# [DOCUMENT PASSAGE]
****

Novartis today agreed to pay $25 million to settle charges that it violated the Foreign Corrupt Practices Act by making illegal payments to health care providers in China. In doing so, the company becomes the latest drug maker to get punished for paying bribes in order to boost sales in a foreign country.
The settlement also comes just one month after South Korean authorities raided Novartis offices in search of evidence the company bribed local doctors.
In China, Novartis employees at two different Chinese subsidiaries gave money, gifts, vacations, and entertainment, among other things, to health care professionals between 2009 and 2011, according to an administrative order filed by the US Securities and Exchange Commission.
The SEC has been eyeing the pharmaceutical industry for the past several years amid concerns that drug makers are paying bribes to unduly influence medical practice overseas. The issue gained particular notice two years ago when Chinese authorities fined GlaxoSmithKline nearly $500 million as the result of a bribery scandal.
As for Novartis, its Sandoz unit — which makes and sells generics drugs — arranged for 20 Chinese health care professionals to attend a medical conference in Chicago in 2009. But while in the United States, the company took them on a sightseeing trip to Niagara Falls, paid for their spouses to travel to the United States, provided $150 in “walking around” money, and covered charges at strip clubs.
The same unit also paid health care professionals to analyze patient study data to better understand the use of a particular Novartis drug. However, senior sales and marketing managers were involved in the design and execution of the studies, according to the SEC. And the agency said the effort was a ruse — the studies were used to reward providers who prescribed the drug, but did not yield any medical data.
The agency also noted that the drug maker improperly recorded numerous payments as legitimate expenses for travel and entertainment, conferences, lecture fees, marketing events, educational seminars, and medical studies.

****

# [SOURCE INFORMATION]
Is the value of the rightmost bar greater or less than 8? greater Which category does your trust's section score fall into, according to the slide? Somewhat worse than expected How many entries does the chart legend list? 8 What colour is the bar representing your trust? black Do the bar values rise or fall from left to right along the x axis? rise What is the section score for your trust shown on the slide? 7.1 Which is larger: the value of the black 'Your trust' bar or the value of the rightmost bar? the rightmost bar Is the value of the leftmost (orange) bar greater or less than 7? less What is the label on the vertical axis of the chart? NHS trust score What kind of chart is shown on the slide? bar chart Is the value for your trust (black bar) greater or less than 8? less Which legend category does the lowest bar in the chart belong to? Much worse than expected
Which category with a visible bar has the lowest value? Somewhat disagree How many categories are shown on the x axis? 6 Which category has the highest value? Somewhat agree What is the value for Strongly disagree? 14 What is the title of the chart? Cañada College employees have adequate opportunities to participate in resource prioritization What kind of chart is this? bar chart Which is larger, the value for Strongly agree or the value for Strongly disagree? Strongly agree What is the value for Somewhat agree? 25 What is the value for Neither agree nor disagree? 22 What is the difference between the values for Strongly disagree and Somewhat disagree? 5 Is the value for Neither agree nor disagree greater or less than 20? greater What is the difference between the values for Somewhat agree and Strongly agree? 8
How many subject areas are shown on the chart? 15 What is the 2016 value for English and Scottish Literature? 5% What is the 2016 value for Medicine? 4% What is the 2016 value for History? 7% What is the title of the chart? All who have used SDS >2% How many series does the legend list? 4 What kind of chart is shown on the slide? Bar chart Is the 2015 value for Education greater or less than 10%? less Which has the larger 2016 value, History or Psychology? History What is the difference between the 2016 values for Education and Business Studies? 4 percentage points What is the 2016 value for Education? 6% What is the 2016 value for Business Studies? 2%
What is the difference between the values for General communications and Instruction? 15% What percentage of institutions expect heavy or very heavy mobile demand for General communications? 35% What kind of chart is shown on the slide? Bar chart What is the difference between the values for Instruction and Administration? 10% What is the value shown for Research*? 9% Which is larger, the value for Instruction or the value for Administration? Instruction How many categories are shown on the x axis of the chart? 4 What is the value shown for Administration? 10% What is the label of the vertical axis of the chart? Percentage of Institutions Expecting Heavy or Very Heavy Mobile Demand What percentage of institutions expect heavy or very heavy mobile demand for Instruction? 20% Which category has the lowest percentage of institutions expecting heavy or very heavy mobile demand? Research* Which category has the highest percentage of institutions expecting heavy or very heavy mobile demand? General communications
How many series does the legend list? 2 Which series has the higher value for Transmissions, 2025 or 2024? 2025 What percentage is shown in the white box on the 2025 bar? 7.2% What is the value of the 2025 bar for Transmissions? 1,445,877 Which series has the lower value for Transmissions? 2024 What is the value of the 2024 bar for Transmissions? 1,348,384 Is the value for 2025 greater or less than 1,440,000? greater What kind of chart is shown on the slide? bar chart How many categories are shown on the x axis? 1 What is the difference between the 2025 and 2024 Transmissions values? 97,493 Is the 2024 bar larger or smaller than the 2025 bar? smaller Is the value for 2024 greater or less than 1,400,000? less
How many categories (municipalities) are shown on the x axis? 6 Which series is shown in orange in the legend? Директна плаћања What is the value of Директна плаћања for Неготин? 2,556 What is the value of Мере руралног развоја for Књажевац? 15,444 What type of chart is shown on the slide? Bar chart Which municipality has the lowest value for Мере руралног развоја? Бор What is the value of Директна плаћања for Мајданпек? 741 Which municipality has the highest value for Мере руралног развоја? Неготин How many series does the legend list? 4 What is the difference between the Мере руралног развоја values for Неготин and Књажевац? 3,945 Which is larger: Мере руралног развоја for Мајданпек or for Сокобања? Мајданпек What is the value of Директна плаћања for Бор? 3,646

****

# [TASK TO COMPLETE]
Extract the passage of the Novartis settlement text between "The settlement also" and "and Exchange Commission.", inclusive.

# [ANSWER TO THE EXERCISE]
The settlement also comes just one month after South Korean authorities raided Novartis offices in search of evidence the company bribed local doctors.
In China, Novartis employees at two different Chinese subsidiaries gave money, gifts, vacations, and entertainment, among other things, to health care professionals between 2009 and 2011, according to an administrative order filed by the US Securities and Exchange Commission.